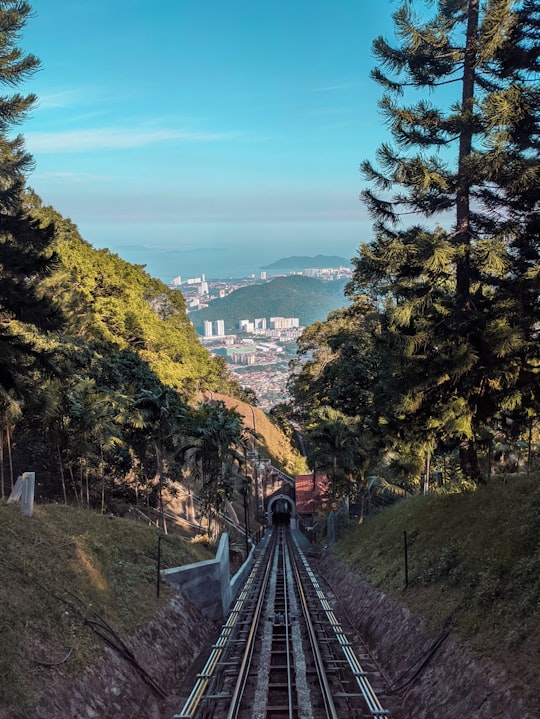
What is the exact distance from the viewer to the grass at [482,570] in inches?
384

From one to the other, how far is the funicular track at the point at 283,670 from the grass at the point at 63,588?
8.29ft

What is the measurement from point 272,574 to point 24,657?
2125cm

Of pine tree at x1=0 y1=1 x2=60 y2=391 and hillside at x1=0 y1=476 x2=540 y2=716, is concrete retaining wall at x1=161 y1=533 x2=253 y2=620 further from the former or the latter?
pine tree at x1=0 y1=1 x2=60 y2=391

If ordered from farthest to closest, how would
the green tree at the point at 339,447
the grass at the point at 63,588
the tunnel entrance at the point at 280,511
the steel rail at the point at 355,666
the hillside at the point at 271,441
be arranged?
the hillside at the point at 271,441 < the tunnel entrance at the point at 280,511 < the green tree at the point at 339,447 < the steel rail at the point at 355,666 < the grass at the point at 63,588

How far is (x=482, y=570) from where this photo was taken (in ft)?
40.5

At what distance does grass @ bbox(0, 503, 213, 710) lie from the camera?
10445 mm

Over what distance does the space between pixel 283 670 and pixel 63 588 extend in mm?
5969

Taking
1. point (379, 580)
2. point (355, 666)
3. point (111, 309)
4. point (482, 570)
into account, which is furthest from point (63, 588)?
point (111, 309)

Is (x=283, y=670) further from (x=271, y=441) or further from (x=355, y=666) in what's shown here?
(x=271, y=441)

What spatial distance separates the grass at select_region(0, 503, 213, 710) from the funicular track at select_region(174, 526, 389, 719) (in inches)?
99.5

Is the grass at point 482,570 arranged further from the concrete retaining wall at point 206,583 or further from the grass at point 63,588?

════════

**WHAT IS ASKED**
Can you repeat verbatim every line from the one containing "Is (x=283, y=670)" up to and including the final line of the items?

**PROBLEM SOLUTION**
Is (x=283, y=670) further from (x=271, y=441) or further from (x=355, y=666) in what's shown here?
(x=271, y=441)

What spatial distance separates the grass at select_region(0, 503, 213, 710) from the funicular track at select_region(174, 526, 389, 719) (in inches)?
99.5

Is the grass at point 482,570 arranged further from the concrete retaining wall at point 206,583 or further from the grass at point 63,588?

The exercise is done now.